Let's see what zones are available and what are the currently applied zone.

[root@CentOS]# firewall-cmd --get-zones 
 work drop internal external trusted home dmz public block

[root@CentOS]# firewall-cmd --get-default-zone 
public
[root@CentOS]#

Ready to add some customized rules in firewalld?

First, let's see what our box looks like, to a portscanner from outside.

bash-3.2# nmap -sS -p 1-1024 -T 5  10.211.55.1
 
Starting Nmap 7.30 ( https://nmap.org ) at 2017-01-27 23:36 MST 
Nmap scan report for centos.shared (10.211.55.1) 
Host is up (0.00046s latency). 
Not shown: 1023 filtered ports 
PORT   STATE SERVICE 
22/tcp open  ssh


Nmap done: 1 IP address (1 host up) scanned in 3.71 seconds 
bash-3.2#

Let's allow the incoming requests to port 80.

First, check to see what zone is applied as default.

[root@CentOs]# firewall-cmd --get-default-zone 
public
[root@CentOS]#

Then, set the rule allowing port 80 to the current default zone.

[root@CentOS]# firewall-cmd --zone=public --add-port = 80/tcp 
success
[root@CentOS]#

Now, let's check our box after allowing port 80 connections.

bash-3.2# nmap -sS -p 1-1024 -T 5  10.211.55.1

Starting Nmap 7.30 ( https://nmap.org ) at 2017-01-27 23:42 MST 
Nmap scan report for centos.shared (10.211.55.1) 
Host is up (0.00053s latency). 
Not shown: 1022 filtered ports 
PORT   STATE  SERVICE 
22/tcp open   ssh 
80/tcp closed http

Nmap done: 1 IP address (1 host up) scanned in 3.67 seconds 
bash-3.2#

It now allows unsolicited traffic to 80.

Let's put the default zone to drop and see what happens to port scan.

[root@CentOS]# firewall-cmd --set-default-zone=drop 
success

[root@CentOS]# firewall-cmd --get-default-zone 
drop

[root@CentOs]#

Now let's scan the host with the network interface in a more secure zone.

bash-3.2# nmap -sS -p 1-1024 -T 5  10.211.55.1 
Starting Nmap 7.30 ( https://nmap.org ) at 2017-01-27 23:50 MST 
Nmap scan report for centos.shared (10.211.55.1) 
Host is up (0.00094s latency). 
All 1024 scanned ports on centos.shared (10.211.55.1) are filtered

Nmap done: 1 IP address (1 host up) scanned in 12.61 seconds 
bash-3.2#

Now, everything is filtered from outside.

As demonstrated below, the host will not even respond to ICMP ping requests when in drop.

bash-3.2# ping 10.211.55.1 
PING 10.211.55.1 (10.211.55.1): 56 data bytes 
Request timeout for icmp_seq 0 
Request timeout for icmp_seq 1 
Request timeout for icmp_seq 2

Let's set the default zone to public again.

[root@CentOs]# firewall-cmd --set-default-zone=public 
success

[root@CentOS]# firewall-cmd --get-default-zone 
public

[root@CentOS]#

Now let's check our current filtering ruleset in public.

[root@CentOS]# firewall-cmd --zone=public --list-all 
public (active)

[DATASET ROWS]
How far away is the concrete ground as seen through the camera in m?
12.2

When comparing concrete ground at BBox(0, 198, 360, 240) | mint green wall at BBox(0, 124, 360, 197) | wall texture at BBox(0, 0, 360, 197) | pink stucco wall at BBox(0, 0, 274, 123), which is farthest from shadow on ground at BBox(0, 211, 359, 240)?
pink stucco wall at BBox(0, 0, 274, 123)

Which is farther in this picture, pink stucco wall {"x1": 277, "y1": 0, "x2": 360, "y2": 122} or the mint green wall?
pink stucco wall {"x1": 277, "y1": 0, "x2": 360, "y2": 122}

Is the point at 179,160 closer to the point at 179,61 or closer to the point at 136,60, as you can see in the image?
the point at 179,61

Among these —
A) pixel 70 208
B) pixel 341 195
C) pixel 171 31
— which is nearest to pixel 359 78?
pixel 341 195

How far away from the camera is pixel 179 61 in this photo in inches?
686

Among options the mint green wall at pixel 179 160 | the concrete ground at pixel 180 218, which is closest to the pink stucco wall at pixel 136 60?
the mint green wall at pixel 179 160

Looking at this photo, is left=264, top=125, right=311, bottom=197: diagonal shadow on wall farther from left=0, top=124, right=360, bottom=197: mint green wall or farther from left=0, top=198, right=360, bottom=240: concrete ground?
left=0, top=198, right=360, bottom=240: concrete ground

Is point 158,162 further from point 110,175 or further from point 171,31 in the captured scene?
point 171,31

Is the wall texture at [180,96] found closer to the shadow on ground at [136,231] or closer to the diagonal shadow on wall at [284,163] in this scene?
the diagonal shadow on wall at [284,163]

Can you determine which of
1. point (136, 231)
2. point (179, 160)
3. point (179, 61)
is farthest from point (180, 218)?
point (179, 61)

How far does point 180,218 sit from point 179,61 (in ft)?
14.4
* * *
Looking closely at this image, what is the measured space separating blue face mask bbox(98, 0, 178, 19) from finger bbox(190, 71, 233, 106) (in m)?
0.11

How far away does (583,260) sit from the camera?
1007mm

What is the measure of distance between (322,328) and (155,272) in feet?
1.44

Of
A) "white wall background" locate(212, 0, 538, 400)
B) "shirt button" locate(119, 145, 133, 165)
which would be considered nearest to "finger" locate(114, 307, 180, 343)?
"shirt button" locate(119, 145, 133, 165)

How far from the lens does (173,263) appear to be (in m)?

[EXERCISE PROMPT] In the firewalld walkthrough, what does the host do with ICMP ping requests while its default zone is drop?

[THE RESPONSE] It does not respond to them at all; the pings time out.